Directive: Extract every line of the material below that contains the string "window", and copy each one in full.

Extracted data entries
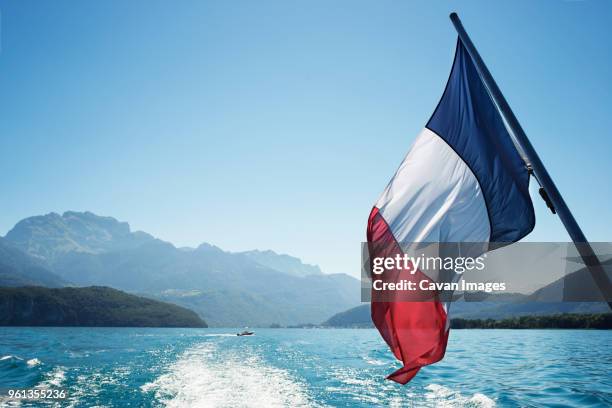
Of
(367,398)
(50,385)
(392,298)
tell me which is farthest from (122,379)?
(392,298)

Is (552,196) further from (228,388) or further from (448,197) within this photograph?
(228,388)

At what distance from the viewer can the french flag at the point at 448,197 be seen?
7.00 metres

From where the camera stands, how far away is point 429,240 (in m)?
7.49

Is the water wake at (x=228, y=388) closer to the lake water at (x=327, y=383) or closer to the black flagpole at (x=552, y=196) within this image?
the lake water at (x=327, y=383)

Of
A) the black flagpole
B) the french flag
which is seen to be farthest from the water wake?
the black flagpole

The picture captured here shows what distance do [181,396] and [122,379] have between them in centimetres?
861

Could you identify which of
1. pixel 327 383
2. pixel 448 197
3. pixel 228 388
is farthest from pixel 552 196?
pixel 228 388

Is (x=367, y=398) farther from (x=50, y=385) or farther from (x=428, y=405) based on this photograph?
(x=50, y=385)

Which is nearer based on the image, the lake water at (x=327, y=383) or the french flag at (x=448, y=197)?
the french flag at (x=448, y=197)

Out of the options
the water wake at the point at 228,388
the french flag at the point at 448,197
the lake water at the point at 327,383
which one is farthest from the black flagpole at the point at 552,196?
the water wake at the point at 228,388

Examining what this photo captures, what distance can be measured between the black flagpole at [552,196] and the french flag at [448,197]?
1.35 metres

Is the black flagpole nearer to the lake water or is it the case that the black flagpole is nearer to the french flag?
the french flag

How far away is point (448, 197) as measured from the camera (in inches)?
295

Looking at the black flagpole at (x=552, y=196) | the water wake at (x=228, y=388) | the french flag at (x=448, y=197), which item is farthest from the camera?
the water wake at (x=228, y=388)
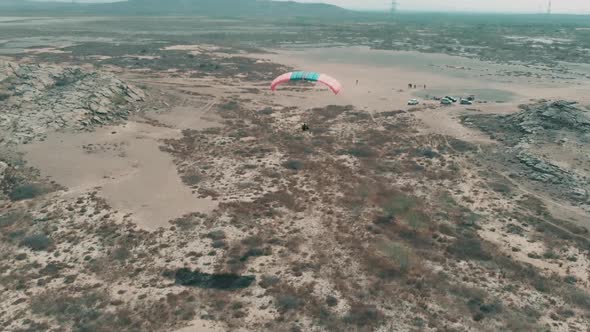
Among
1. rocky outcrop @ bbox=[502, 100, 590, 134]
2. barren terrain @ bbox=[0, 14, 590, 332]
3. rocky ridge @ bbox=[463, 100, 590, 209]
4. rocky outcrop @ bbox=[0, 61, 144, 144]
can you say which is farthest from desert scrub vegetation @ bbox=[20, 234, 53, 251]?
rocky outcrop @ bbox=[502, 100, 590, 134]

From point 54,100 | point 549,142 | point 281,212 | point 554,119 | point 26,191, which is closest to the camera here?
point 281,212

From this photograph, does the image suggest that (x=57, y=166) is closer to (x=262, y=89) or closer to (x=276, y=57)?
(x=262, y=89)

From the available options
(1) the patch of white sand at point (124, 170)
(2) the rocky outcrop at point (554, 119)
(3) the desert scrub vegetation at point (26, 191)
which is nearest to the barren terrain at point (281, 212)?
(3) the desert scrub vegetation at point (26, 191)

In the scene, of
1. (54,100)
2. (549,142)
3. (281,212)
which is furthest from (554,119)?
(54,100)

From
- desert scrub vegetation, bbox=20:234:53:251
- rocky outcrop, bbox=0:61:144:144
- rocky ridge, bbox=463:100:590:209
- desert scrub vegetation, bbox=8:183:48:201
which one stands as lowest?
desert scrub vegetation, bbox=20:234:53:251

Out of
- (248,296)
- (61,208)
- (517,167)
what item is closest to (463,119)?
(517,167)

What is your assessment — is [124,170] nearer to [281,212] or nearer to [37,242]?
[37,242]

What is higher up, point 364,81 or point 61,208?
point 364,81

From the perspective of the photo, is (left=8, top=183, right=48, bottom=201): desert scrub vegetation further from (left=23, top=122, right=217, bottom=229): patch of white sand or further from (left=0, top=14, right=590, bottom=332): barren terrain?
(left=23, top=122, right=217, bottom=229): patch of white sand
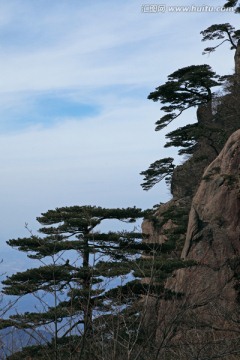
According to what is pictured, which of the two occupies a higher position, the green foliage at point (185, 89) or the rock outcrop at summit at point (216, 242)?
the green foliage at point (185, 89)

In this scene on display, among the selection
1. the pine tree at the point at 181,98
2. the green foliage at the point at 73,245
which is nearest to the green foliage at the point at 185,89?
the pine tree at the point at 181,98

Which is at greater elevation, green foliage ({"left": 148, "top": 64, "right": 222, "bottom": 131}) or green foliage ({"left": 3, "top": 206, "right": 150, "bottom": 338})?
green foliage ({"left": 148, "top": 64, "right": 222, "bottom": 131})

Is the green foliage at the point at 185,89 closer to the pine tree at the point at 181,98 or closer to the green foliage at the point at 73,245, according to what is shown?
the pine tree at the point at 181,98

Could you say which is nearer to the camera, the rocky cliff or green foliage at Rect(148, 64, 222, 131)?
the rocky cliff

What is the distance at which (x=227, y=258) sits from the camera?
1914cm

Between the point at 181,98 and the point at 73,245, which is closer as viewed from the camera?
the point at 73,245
--
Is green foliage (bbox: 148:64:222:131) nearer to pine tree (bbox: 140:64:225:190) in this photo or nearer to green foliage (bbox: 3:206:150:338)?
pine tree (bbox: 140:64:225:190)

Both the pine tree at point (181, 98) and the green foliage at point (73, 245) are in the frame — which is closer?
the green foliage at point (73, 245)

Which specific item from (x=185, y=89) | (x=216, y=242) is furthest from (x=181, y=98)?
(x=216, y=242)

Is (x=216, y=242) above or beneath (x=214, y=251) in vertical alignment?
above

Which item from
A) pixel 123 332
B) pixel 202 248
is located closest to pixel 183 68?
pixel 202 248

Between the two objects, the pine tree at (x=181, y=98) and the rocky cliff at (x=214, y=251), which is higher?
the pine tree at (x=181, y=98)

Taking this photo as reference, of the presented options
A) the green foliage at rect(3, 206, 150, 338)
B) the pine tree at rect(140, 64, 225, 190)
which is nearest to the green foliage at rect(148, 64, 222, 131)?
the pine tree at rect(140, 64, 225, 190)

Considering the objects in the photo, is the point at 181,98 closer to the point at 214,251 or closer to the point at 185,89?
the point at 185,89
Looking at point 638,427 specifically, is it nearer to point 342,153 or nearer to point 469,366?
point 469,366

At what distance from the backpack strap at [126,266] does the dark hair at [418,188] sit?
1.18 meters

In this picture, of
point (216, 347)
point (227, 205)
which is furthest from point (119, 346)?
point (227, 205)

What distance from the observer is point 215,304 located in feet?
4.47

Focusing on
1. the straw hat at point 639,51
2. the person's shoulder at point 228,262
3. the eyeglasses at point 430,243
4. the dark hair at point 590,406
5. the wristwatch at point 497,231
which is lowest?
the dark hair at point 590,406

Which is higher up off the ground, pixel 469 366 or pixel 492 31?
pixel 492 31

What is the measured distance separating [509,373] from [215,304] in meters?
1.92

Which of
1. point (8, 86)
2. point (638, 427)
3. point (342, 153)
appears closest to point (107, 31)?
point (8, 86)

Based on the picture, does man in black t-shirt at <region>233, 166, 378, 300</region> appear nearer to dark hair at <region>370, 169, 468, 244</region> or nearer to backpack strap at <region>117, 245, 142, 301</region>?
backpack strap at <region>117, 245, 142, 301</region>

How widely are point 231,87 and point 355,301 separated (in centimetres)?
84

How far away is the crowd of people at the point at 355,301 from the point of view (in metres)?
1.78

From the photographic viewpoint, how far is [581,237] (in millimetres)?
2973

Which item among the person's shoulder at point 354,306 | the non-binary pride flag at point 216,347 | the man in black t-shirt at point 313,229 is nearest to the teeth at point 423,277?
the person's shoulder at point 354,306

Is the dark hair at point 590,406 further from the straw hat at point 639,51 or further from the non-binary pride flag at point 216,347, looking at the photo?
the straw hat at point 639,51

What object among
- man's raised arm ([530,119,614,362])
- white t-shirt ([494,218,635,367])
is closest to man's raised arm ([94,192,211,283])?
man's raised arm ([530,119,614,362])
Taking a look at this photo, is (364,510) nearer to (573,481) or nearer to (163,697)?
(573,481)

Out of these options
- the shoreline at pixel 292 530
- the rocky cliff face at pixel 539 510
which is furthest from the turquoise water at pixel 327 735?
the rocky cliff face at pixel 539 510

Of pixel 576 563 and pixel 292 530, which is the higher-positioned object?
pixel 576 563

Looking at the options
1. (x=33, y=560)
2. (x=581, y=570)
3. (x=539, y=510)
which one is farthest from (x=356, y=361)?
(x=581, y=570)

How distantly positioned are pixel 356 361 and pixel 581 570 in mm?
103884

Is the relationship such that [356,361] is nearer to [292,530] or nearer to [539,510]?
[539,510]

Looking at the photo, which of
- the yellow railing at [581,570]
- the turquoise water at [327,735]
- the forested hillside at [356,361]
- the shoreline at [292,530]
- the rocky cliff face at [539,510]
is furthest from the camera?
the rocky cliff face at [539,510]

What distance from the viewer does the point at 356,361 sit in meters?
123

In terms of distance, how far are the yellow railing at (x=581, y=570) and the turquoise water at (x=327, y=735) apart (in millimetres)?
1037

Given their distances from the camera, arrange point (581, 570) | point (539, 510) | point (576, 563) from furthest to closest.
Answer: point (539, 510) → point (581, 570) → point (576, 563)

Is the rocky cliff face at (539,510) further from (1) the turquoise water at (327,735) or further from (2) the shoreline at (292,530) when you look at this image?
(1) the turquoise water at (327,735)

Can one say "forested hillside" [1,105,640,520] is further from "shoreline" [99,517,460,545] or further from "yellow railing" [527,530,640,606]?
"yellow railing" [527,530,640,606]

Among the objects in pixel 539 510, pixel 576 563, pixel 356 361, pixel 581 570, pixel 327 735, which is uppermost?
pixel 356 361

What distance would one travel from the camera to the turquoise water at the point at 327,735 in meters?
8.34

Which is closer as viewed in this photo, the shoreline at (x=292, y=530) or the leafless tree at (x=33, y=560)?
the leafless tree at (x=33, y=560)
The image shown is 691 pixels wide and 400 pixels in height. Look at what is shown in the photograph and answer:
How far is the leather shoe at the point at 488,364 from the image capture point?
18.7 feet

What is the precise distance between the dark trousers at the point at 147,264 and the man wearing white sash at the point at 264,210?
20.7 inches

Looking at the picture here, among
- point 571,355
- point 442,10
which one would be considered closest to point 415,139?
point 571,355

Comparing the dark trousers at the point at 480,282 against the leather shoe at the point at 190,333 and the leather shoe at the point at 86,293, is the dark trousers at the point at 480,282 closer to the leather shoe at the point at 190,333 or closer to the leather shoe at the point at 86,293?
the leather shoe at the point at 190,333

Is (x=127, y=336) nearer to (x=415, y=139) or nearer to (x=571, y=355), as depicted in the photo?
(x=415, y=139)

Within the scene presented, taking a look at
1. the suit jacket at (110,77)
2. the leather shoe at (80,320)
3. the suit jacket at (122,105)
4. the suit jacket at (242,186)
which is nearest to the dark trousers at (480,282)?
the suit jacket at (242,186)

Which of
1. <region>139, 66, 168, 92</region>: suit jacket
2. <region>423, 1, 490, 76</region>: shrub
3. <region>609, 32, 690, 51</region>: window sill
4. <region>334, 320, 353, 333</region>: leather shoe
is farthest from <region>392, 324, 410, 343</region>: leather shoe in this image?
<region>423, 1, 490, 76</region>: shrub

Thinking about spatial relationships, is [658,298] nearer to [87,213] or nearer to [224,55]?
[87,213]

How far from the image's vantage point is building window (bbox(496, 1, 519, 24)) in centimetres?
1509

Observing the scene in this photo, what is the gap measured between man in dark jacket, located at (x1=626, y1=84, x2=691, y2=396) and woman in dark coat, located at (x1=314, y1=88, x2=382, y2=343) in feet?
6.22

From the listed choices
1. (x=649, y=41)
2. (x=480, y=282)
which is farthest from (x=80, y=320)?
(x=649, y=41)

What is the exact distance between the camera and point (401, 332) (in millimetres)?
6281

Answer to the problem:
3. <region>609, 32, 690, 51</region>: window sill
How far from the image's vantage point is building window (bbox(496, 1, 519, 24)) in centimetres?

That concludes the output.